* _QUESTIONS TO ANSWER_
1. In the post about the Infectus chip, please shorten the paragraph beginning "A friend whose Wii I bricked" while keeping its main facts.
2. Carry on writing the post about the Infectus chip, starting right after its final sentence.

* _DOCUMENT TEXT_

May 5th, 2008 by bushing · 40 Comments

As promised:

A friend whose Wii I bricked was kind enough to hook me up with an Infectus chip to use as a NAND Flash programmer in my UnbrickMii project. I’ve spent the last couple of weeks just trying to get it to work, and have run into several, um, speedbumps along the way.

  • No Mac or Linux support. This one wasn’t really a surprise, but is still frustrating.  That’s what VMWare is for, I suppose, and there’s always my old, shitty Dell laptop.
  • Inflexible programming.  You basically get a “Program firmware” and a “Dump firmware” command.  There is no way to specify a range of bytes to program. 
  • “Erase” command is broken.  It only erases half of the chip, twice.  I’m not sure how anyone has actually managed to use this to restore a Wii dump 🙁
  • Verification is, too.  There’s a “write verify” option, but it always fails when trying to program a Wii chip.  Apparently, it does not correctly handle large-block flash chips, meaning that it tries to write 512 bytes, and then verify 2048 bytes, and then refuses to program any further.

* _DATASET CONTENT_
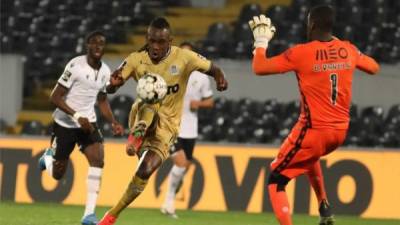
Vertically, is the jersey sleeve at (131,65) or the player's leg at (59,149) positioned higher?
the jersey sleeve at (131,65)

* _RESPONSES BY ITEM NUMBER_
1. A friend whose Wii I bricked gave me an Infectus chip to use as a NAND Flash programmer for my UnbrickMii project. I've spent the past couple of weeks trying to get it working and have hit several snags.

2.
  • Provided software makes permanent, irreversible changes to device. When you install the 0.0.3.9 software available from the Infectus site, it reflashes the firmware inside the SiLabs MCU that serves as the USB interface to the Actel chip.  This means you can no longer use any older versions of the Infectus Programmer software.  Well, I hope this version is a good version, then!
  • It’s not.  It locks up whenever you try to select the NAND Programmer option.  Ooops.   (It turns out that you can work around this by selecting the “Timing Attack (Homebrew)” option, and then restarting the program — but this is hardly obvious, and you still run into the problems listed above.
  • Non-existent documentation.  I’m a DIY sort, so I don’t need much — however, there is a fine art to reprogramming a flash-chip, in circuit, while the host system is still running.  Some of the other pages on the Infectus site give directions for other consoles (“start a game and press pause, then program the chip”), etc.   None of this was given for the Wii, which left many people guessing on their message board, and as far as I can tell nobody has gotten it right.

The last problem is probably the most pernicious, because it means that any dump taken with the Infectus has a high likelyhood of being corrupted, and the only way you’ll find this out is if you try to write the dump back to your flash chip and boot your Wii.  Of course, if your dump IS corrupted, then you’ve just bricked your Wii, because there is currently no way to obtain compatible flash chips that you could use as spares.   (If you know of a source, please let me know!)

So, what to do?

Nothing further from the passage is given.